School of Mechanical Engineering, The Iby and Aladar Fleischman Faculty of Engineering, Tel Aviv University, Tel Aviv, Israel.
PerSimiO Ltd, Beer-Sheva, Israel.
J Bone Miner Res. 2023 Jun;38(6):876-886. doi: 10.1002/jbmr.4805. Epub 2023 Apr 19.
Autonomous finite element analyses (AFE) based on CT scans predict the biomechanical response of femurs during stance and sidewise fall positions. We combine AFE with patient data via a machine learning (ML) algorithm to predict the risk of hip fracture. An opportunistic retrospective clinical study of CT scans is presented, aimed at developing a ML algorithm with AFE for hip fracture risk assessment in type 2 diabetic mellitus (T2DM) and non-T2DM patients. Abdominal/pelvis CT scans of patients who experienced a hip fracture within 2 years after an index CT scan were retrieved from a tertiary medical center database. A control group of patients without a known hip fracture for at least 5 years after an index CT scan was retrieved. Scans belonging to patients with/without T2DM were identified from coded diagnoses. All femurs underwent an AFE under three physiological loads. AFE results, patient's age, weight, and height were input to the ML algorithm (support vector machine [SVM]), trained by 80% of the known fracture outcomes, with cross-validation, and verified by the other 20%. In total, 45% of available abdominal/pelvic CT scans were appropriate for AFE (at least 1/4 of the proximal femur was visible in the scan). The AFE success rate in automatically analyzing CT scans was 91%: 836 femurs we successfully analyzed, and the results were processed by the SVM algorithm. A total of 282 T2DM femurs (118 intact and 164 fractured) and 554 non-T2DM (314 intact and 240 fractured) were identified. Among T2DM patients, the outcome was: Sensitivity 92%, Specificity 88% (cross-validation area under the curve [AUC] 0.92) and for the non-T2DM patients: Sensitivity 83%, Specificity 84% (cross-validation AUC 0.84). Combining AFE data with a ML algorithm provides an unprecedented prediction accuracy for the risk of hip fracture in T2DM and non-T2DM populations. The fully autonomous algorithm can be applied as an opportunistic process for hip fracture risk assessment. © 2023 The Authors. Journal of Bone and Mineral Research published by Wiley Periodicals LLC on behalf of American Society for Bone and Mineral Research (ASBMR).
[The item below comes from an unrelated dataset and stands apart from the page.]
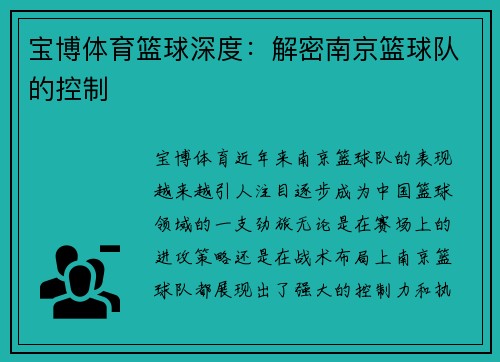 宝博体育篮球深度：解密南京篮球队的控制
基于 CT 扫描的自主有限元分析(AFE)可预测股骨在站立和侧倾位置时的生物力学反应。我们通过机器学习(ML)算法将 AFE 与患者数据相结合,以预测髋部骨折的风险。本研究是一项机会性回顾性临床研究,旨在开发一种基于 CT 扫描的 AFE 和 ML 算法,用于评估 2 型糖尿病(T2DM)和非 T2DM 患者的髋部骨折风险。从一家三级医疗中心的数据库中检索到在索引 CT 扫描后 2 年内发生髋部骨折的患者的腹部/骨盆 CT 扫描。从编码诊断中确定了至少在索引 CT 扫描后 5 年内无已知髋部骨折的患者的对照组。从患者中识别出有/无 T2DM 的扫描/诊断。所有股骨在三种生理负荷下进行 AFE。将 AFE 结果、患者年龄、体重和身高输入到 ML 算法(支持向量机[SVM])中,该算法使用 80%的已知骨折结果进行训练,并进行交叉验证,然后使用另外 20%进行验证。总共,45%的可用腹部/骨盆 CT 扫描适合 AFE(至少在扫描中可见股骨近端的 1/4)。自动分析 CT 扫描的 AFE 成功率为 91%:成功分析了 836 个股骨,结果由 SVM 算法处理。总共确定了 282 个 T2DM 股骨(118 个完整和 164 个骨折)和 554 个非 T2DM 股骨(314 个完整和 240 个骨折)。在 T2DM 患者中,结果为:敏感性 92%,特异性 88%(交叉验证 AUC 为 0.92),而非 T2DM 患者为:敏感性 83%,特异性 84%(交叉验证 AUC 为 0.84)。将 AFE 数据与 ML 算法相结合,可以为 T2DM 和非 T2DM 人群的髋部骨折风险提供前所未有的预测准确性。完全自主的算法可以作为髋部骨折风险评估的机会性过程。